True, citizens should be able to challenge their representative bodies without fear of financial backlash. It's also true that Auckland City Council officers are in desperate need of dictionaries so as to teach them the meaning of the word "consultation". Too often, consultations phases are treated almost as mere formalities - a necessary evil to be endured on the way to doing what they want to do. Master plans and policies (the dreaded "p" word) tend to override public expectations and, at times, common sense (traffic lights in Princes Street for example).

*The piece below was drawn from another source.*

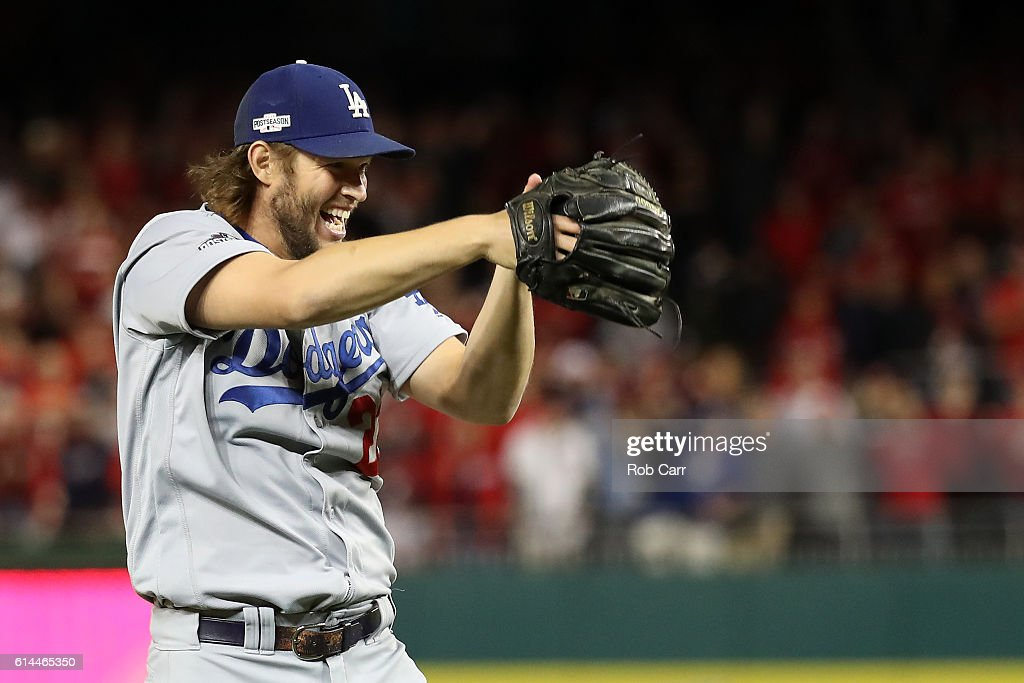 Clayton Kershaw #22 of the Los Angeles Dodgers celebrates after winning game five of the National League Division Series over the Washington Nationals 4-3 at Nationals Park on October 13, 2016 in Washington, DC.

That said, this is in no way the thin end of the wedge. All we're talking about are a few trees being replaced by other trees. I wonder if the outraged brigade would be any less outraged if the replacement trees were not natives?

I know this is the silly season, but surely there's a limit lying somewhere well before the point we're at now!

From far-off Singapore, Greg Wood reports that reading of the tree panic:

… makes me want to come home just so I can drive around town with a huge PA over which I can plead "People, please, get a LIFE. Recognise you live in what could be the most unique country in the world, respect that fact, and use it; perhaps pull your heads out of your arses and expend some energy on creating something good instead of complaining about other people's efforts, you bloody CORONATION STREETERS..."

Sorry, ranting... but seriously, every day, I get in a taxi and talk to some poor old Uncle who's sentenced to live and die in Singapore by a system that locks his life's savings up in a tricky government scheme, and when he asks "Where you from ah?" and I say, well, originally New Zealand, there's always - *always* - a sigh from him and a palpable wistfulness. That's the country I want to return to: vibrant, green, original, open, exciting, interesting, dynamic, accepting, forward-looking -- not some Leighton Smith ratings-driven bullshit-spaghetti-junction where everyone is too PC to take a crap, yet so un-PC it gives me the shits.

[sings, "We don't know how lucky we are..."; goes to work.]

Euan Mason, Associate Professor at the University of Canterbury's NZ School of Forestry was more circumspect:

Personally I'd welcome more indigenous greenery in our landscapes and cities, but there are aspects of this that look like shades of gray. Firstly, Graham Platt is probably closer to the truth than Graham Ikin.

We cannot know whether or not Mr Ikin has been influenced by a desire to get the tree replacement contract, but it would be wise to seek opinions from truly independent people.

Secondly, Mr Platt is right to point out that it takes time to acquire trees of significant size, and large urban trees are often valued very highly indeed. However, it appears that people are using the issue to snipe at Dick Hubbard, and with that objective they'll reach for just about any ammunition they can find, no matter how unreliable the source might be.

Lastly, we are losing sight of the real issue, which is, "What sort of urban landscapes do we want, and what are the costs of change?" One of the costs of change would be a reduction in greenery while native trees slowly grew, and I suspect the artist's impressions of the development, uninspiring as they are, would not be realised for several years. Some sort of phased conversion to native plants, if that's what people want, would make better sense.

And Nat Curnow, who knows a bit about trees, said just this:

The council planners need to consult a gardener and Leighton Smith needs to consult a therapist.

And finally, thanks to Adam Bogacki for drawing my attention to this admirably concise explanation of what's wrong with the Blair government's out-of-control Anti-Social Behaviour Order system, which is effectively a scheme for creating new, bespoke criminal offences, on demand. Communitarianism always sounds nice in principle: it can just very easily get creepy as hell in practice.